* Request A
From the records, copy out the lines from the line with "Which is larger, Єдиний" to the line with "What is the difference between the Oct-21", both included, and leave out the pictures.

* Selected extract
Tuesday 21 February 2012

Who gives a 'thrupenny damn' for the Irish hare?


HARES would be well advised to remain on the northern side of the Border where they will be cosseted and cared for as a protected native Irish species. By crossing over into the Republic, they face the risk of being harried and hunted down for sport.
It is one of the great anomalies of our land that the two jurisdictions take such a divergent approach to blood sports. A former newspaper colleague in Dublin once observed that the reason for the pervasive political deference to the bloodlust of coursing fans was the annual conclave of Roman collars in the crowd at the National Coursing Meeting in Clonmel – the Hare of the Dogma, if you will!
Clearly the bastions of church and state don't give a thruppeny damn for the indigenous species once depicted on that Irish coin.
Running for its life
A leap of fate
I am not aware if attendance at Clonmel has diminished since the dogs were muzzled in 1993 after an outcry following photos and film footage of a couple of greyhounds pulling a hare limb from limb in a gory display of triumph. Now the dogs can only frighten the wits out of their unfortunate quarry as the baying crowds cheer them on.
For coursing hares and hunting stags and foxes remain the preserve of country pursuits in Ireland with the latter defended as control of vermin. As if other means of culling wildlife were less efficient or humane than a bunch of Hoorah Henrys and Henriettas galloping  their horses over the countryside – the unspeakable in pursuit of the uneatable, as Oscar Wilde so aptly put it .
Thankfully, badger-baiting has been outlawed in both jurisdictions, although it is still conducted covertly – with cock-fighting and dog-fighting – along the Border by those who would doubtless defend bear-baiting on the pretext that our bear population might otherwise get out of control.

* Request B
Answer these questions about the column on the Irish hare:
(i) In what year were the dogs muzzled at Clonmel?
(ii) To whom does the column attribute the phrase "the unspeakable in pursuit of the uneatable"?
(iii) Which blood sport does the column say has been outlawed in both jurisdictions?

* Data records

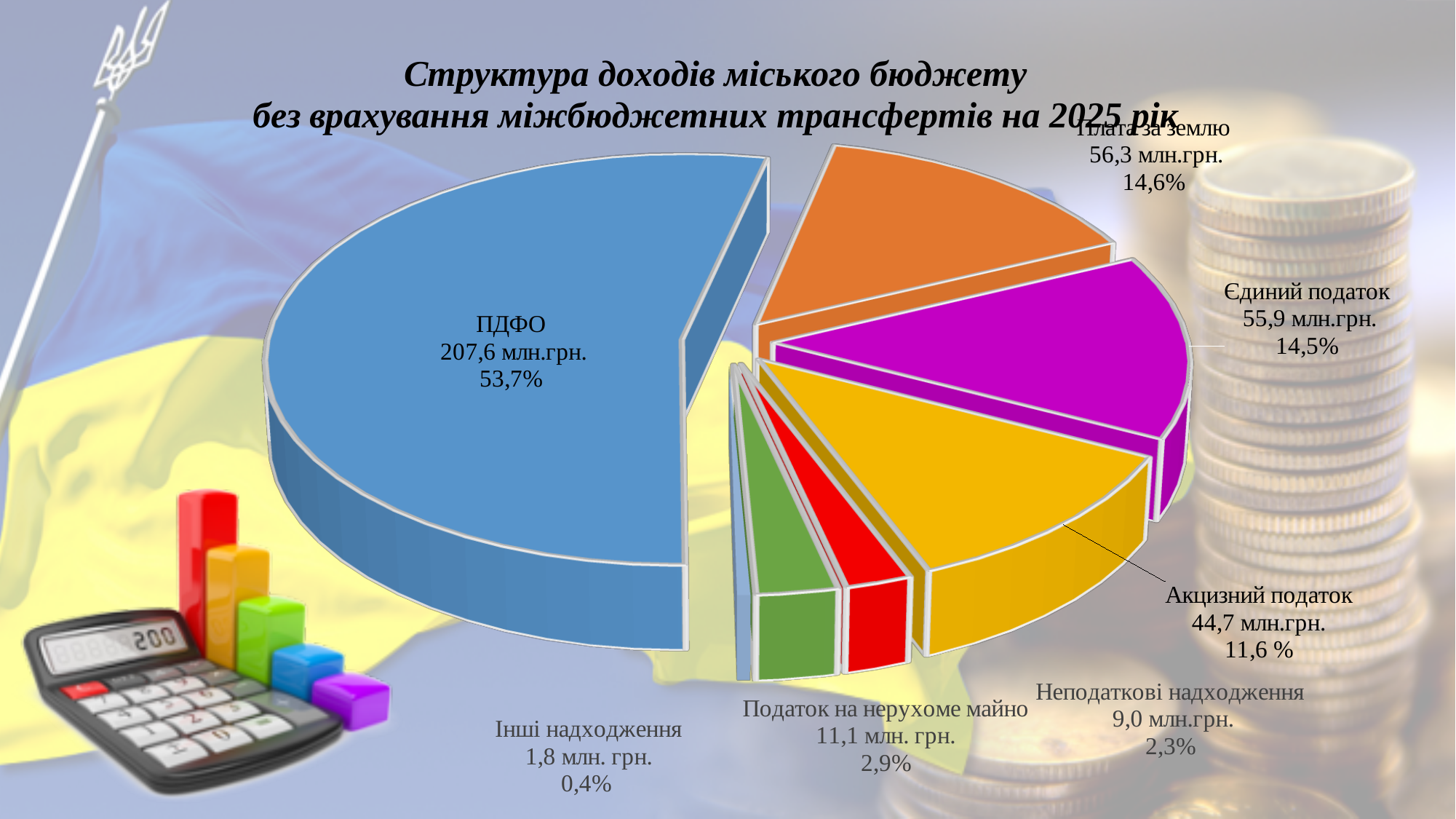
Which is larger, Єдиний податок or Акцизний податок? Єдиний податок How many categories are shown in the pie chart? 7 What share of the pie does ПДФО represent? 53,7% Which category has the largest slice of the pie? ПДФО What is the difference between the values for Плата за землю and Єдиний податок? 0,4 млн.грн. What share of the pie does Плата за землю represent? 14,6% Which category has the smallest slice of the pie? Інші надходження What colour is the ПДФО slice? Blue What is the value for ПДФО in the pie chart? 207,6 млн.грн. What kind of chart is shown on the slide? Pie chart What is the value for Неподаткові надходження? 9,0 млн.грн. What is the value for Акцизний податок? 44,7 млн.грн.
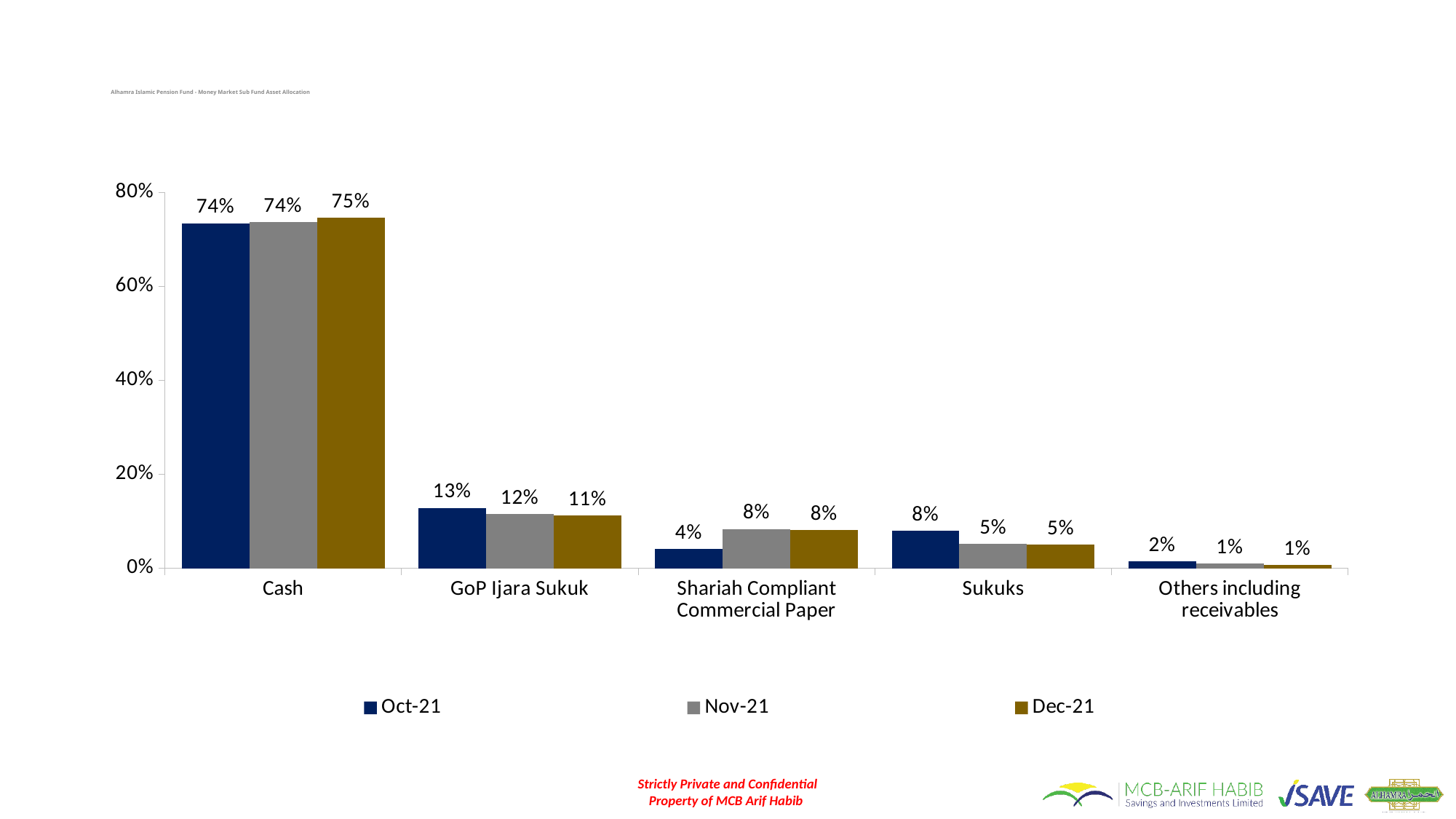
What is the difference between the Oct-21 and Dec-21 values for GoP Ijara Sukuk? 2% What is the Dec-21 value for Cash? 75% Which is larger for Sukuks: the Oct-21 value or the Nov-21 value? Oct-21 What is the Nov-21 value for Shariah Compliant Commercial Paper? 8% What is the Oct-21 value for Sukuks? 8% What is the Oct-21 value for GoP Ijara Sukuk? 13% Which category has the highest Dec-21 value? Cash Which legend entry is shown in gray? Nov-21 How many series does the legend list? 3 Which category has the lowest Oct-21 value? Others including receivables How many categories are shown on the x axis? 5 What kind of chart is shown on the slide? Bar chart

--

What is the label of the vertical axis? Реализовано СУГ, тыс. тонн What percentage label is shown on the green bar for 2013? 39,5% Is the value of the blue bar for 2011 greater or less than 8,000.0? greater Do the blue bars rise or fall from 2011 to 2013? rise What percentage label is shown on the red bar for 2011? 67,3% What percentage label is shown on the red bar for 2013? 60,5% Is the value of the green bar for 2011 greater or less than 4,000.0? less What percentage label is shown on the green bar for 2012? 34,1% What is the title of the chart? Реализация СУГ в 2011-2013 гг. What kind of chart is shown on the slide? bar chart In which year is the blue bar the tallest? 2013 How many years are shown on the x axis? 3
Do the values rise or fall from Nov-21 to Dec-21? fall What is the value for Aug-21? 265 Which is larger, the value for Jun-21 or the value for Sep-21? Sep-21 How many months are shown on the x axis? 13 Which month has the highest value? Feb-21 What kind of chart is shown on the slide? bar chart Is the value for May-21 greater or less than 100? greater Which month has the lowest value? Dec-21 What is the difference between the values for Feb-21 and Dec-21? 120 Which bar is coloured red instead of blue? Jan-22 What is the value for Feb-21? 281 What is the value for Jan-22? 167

==

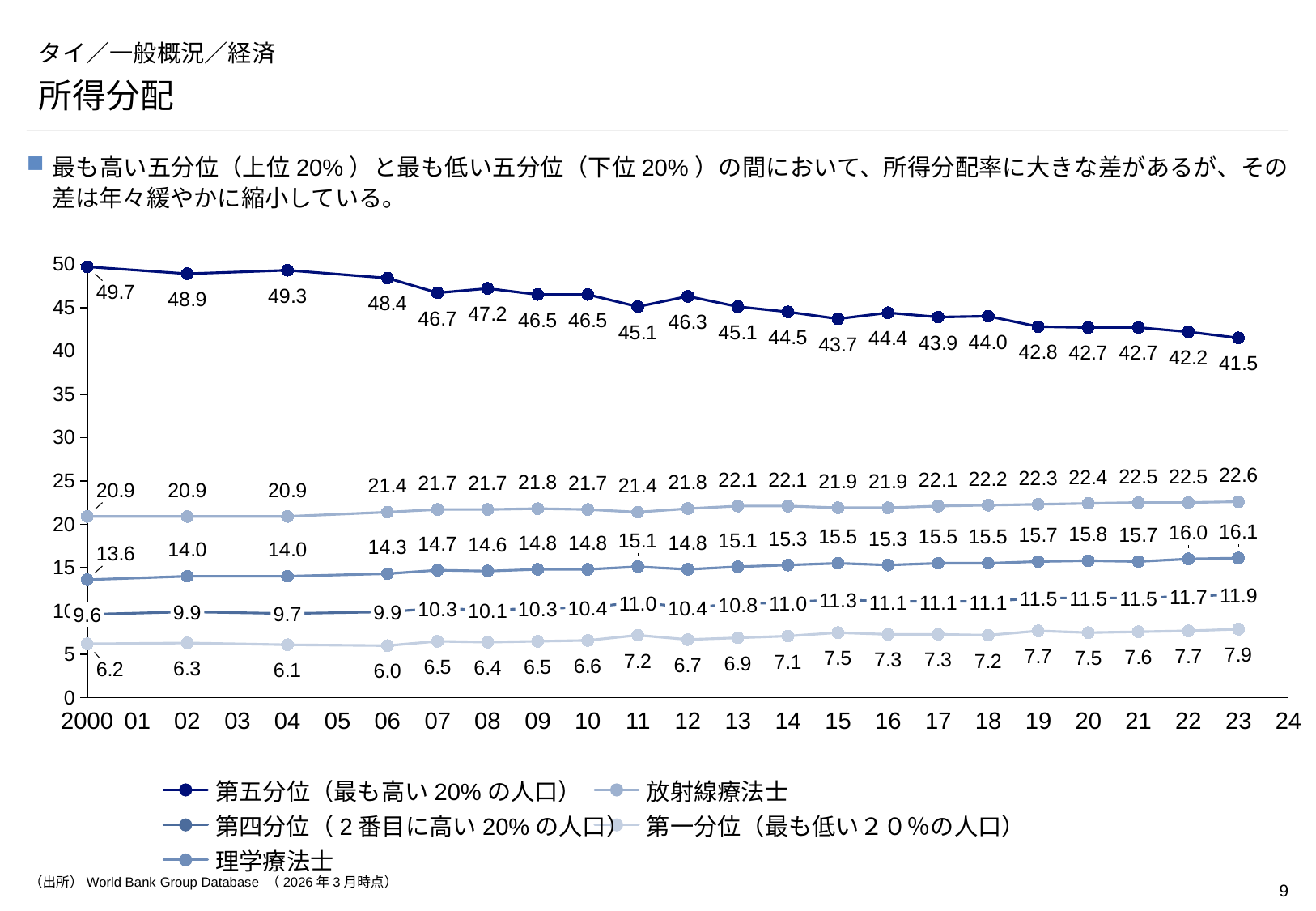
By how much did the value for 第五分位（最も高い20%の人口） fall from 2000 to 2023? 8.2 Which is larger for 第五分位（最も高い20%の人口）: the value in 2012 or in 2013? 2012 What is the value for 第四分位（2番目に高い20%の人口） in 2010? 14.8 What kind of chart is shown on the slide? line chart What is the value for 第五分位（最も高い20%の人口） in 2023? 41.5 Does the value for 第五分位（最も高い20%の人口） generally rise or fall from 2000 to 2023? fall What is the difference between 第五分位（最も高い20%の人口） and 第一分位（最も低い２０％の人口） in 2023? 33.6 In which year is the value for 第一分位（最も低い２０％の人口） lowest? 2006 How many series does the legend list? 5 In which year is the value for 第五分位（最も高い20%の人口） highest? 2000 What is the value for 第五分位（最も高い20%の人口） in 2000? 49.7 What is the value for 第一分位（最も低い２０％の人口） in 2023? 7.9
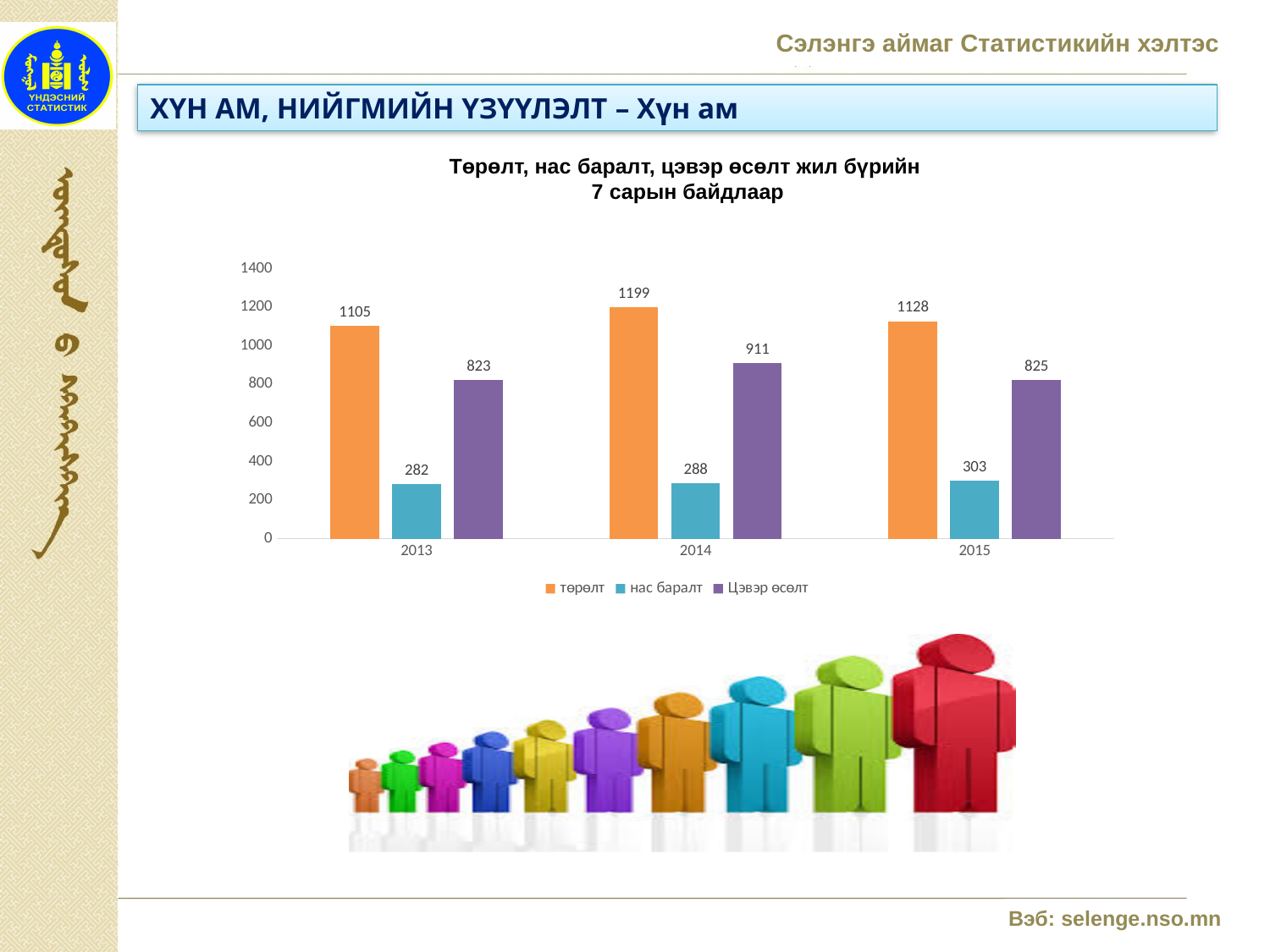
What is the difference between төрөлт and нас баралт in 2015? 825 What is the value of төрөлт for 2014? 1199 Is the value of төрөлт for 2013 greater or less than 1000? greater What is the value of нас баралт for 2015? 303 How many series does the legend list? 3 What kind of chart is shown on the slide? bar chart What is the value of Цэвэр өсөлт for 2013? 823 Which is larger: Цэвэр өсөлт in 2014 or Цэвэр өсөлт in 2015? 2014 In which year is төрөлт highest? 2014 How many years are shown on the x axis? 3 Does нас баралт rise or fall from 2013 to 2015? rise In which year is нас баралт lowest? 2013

* Exercise response A
Which is larger, Єдиний податок or Акцизний податок? Єдиний податок How many categories are shown in the pie chart? 7 What share of the pie does ПДФО represent? 53,7% Which category has the largest slice of the pie? ПДФО What is the difference between the values for Плата за землю and Єдиний податок? 0,4 млн.грн. What share of the pie does Плата за землю represent? 14,6% Which category has the smallest slice of the pie? Інші надходження What colour is the ПДФО slice? Blue What is the value for ПДФО in the pie chart? 207,6 млн.грн. What kind of chart is shown on the slide? Pie chart What is the value for Неподаткові надходження? 9,0 млн.грн. What is the value for Акцизний податок? 44,7 млн.грн.
What is the difference between the Oct-21 and Dec-21 values for GoP Ijara Sukuk? 2% What is the Dec-21 value for Cash? 75% Which is larger for Sukuks: the Oct-21 value or the Nov-21 value? Oct-21 What is the Nov-21 value for Shariah Compliant Commercial Paper? 8% What is the Oct-21 value for Sukuks? 8% What is the Oct-21 value for GoP Ijara Sukuk? 13% Which category has the highest Dec-21 value? Cash Which legend entry is shown in gray? Nov-21 How many series does the legend list? 3 Which category has the lowest Oct-21 value? Others including receivables How many categories are shown on the x axis? 5 What kind of chart is shown on the slide? Bar chart

* Exercise response B
(i) 1993
(ii) Oscar Wilde
(iii) Badger-baiting